R, the open source programming language that is extremely popular with data professionals, seems to be Microsoft's latest religion. And, with the planned June 1st General Availability date for SQL Server 2016, which features an integrated version of R, the Bar Mitzvah/Confirmation is upon us.
Why is Microsoft integrating an open source programming language into its flagship commercial database, a product among its biggest revenue breadwinners? And even if we can answer that one, we need to consider that Microsoft has also integrated R into its HDInsight, Azure Machine Learning and Power BI cloud offerings, as well as its Visual Studio developer environment.
So, really, what's going on? In addition to the technology itself, factors of policy, leadership, and strategy are at play here. If you want to understand Microsoft in the post-Gates/Ballmer era, this question is worth exploring.
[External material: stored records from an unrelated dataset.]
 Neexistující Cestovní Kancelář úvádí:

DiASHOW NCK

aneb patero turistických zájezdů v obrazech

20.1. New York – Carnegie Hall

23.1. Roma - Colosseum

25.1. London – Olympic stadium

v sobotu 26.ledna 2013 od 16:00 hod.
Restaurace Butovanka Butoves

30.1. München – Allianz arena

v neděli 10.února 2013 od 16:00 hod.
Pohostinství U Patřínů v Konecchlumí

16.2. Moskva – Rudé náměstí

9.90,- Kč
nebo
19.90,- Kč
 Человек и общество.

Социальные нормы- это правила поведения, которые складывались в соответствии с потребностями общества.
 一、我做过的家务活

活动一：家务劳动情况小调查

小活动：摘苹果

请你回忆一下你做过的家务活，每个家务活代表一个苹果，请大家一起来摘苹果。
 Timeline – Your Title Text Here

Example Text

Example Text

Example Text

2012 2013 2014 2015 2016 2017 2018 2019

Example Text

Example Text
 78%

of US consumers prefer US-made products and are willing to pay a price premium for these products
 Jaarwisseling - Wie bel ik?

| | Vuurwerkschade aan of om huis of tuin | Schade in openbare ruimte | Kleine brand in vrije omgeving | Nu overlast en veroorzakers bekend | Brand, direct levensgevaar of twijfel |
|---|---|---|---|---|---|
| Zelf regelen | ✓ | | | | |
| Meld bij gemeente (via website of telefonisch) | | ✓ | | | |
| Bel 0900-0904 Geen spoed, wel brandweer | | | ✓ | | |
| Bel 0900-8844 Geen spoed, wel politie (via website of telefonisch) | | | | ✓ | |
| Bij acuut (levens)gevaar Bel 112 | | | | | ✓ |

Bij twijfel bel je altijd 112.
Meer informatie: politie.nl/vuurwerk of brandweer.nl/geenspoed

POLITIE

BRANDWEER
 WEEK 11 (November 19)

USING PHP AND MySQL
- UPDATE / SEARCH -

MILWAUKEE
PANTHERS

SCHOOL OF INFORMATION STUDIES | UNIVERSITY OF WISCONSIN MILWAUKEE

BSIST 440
First off, Microsoft's embrace of open source is now a fact, rather than an issue. The company gets that open source platforms are de facto industry standards, and that customers like products that support them. Microsoft already has a version of HDInsight, its Big Data platform based on open source Hadoop and Spark technologies, that runs on Linux. It is also developing a version of SQL Server itself for Linux. Then there's Visual Studio Code, which runs on Windows, Mac or Linux. And a large portion of the virtual machines in the Microsoft Azure cloud are running Linux too.
But Microsoft did more than adopt the open source standard. It took leadership in it, by acquiring Revolution Analytics, last April.
Microsoft bought wisely: Before the deal was contemplated, Revolution took the R language, which was a client-side, memory-bound technology, and it made it server-based and multi-threaded. As a second act, Revolution built a distributed version of the product that could run in clustered/grid environments, so it could take on Big Data workloads and avoid sampling.
Finally, in order to combat the inefficiencies (and occasional non-feasibility) of moving data to R (on the client or server) from its origin, Revolution created integrated versions of its server product, for Hadoop and various data warehouse platforms. While, perhaps ironically, Revolution didn't create such a version for SQL Server, the efficacy was already proven out. And so was R, as an Enterprise technology.
Beyond the technology fit, consider the personnel at play here. Microsoft CEO Satya Nadella, who had been on-board for over a year when the Revolution deal closed, was a huge proponent of open source and data technology. Nadella had come out of the Bing operation, before becoming President of Cloud and Enterprise (née Server and Tools) and had a great appreciation for what analytics at scale was all about. He's also the one who pushed Microsoft toward Hadoop and away from its home-grown Dryad technology. He's also spoken elegantly on "systems of intelligence," "ambient intelligence" and "data culture."
Then there's Joseph Sirosh, who before coming to Microsoft was at Amazon.com, in a VP/CTO role. Sirosh's title at Microsoft is now "Corporate Vice President, Data Group," a promotion from his original role, which was more specifically focused on machine learning. Famous (in a certain analytics universe) for his Strata keynote presentation on the "Connected Cow," Azure Machine Learning was Sirosh's baby and so -- by all accounts -- was the Revolution acquisition. Sirosh reports directly to Scott Guthrie, Executive Vice President for Enterprise and Cloud and himself a champion of open source technologies at Microsoft. Guthrie reports directly to Nadella.
The integration of R in SQL Server is clever, if a little bit Rube Goldberg. Data professionals and analysts comfortable working with R from their workstations can do so, and yet they can still delegate the actual compute work to happen on the SQL Server. By using a set of R functions provided by Revolution, and which emulate a set of standard R functions, R pros can set the "compute context" to SQL Server in their R scripts. Then everything executes remotely.
In addition, code in SQL Server's native language, Transact SQL (T-SQL), can run in a "polyglot" fashion whereby R code is embedded inside it. Unfortunately T-SQL sees the R code as a simple text string, which it sends to a special system stored procedure for execution. That means the R code is not color syntax highlighted or checked before execution. Developers are well-advised to test their R code in a client tool first, and then bring it to SQL Server.
The upside of this approach is that R code doesn't require a special mode to be enabled in order for it to run. Compare this to SQL Server's adoption of .NET code, dating back to 2005, which does require explicit enablement, and which has not enjoyed widespread adoption, as a result. R's integration has a simpler, more native feel to it, and for things like user-defined aggregates, where .NET code was arguably most useful in SQL Server, R will provide a lot more power.
But, ultimately, this about more than just R; it's about Microsoft's very identity. Microsoft has decided -- and I think rightly so -- that the next era of computing, while enabled by the cloud, will feature data-driven intelligence; in platforms, in applications and in devices.
The cloud is where things monetize though, and having a suite of powerful data services in the Azure cloud establishes its credibility and should ultimately drive a lot of revenue.
So, really, the company's "mobile first, cloud first" mantra is an allusion to another: "data and machine intelligence, first, last and always."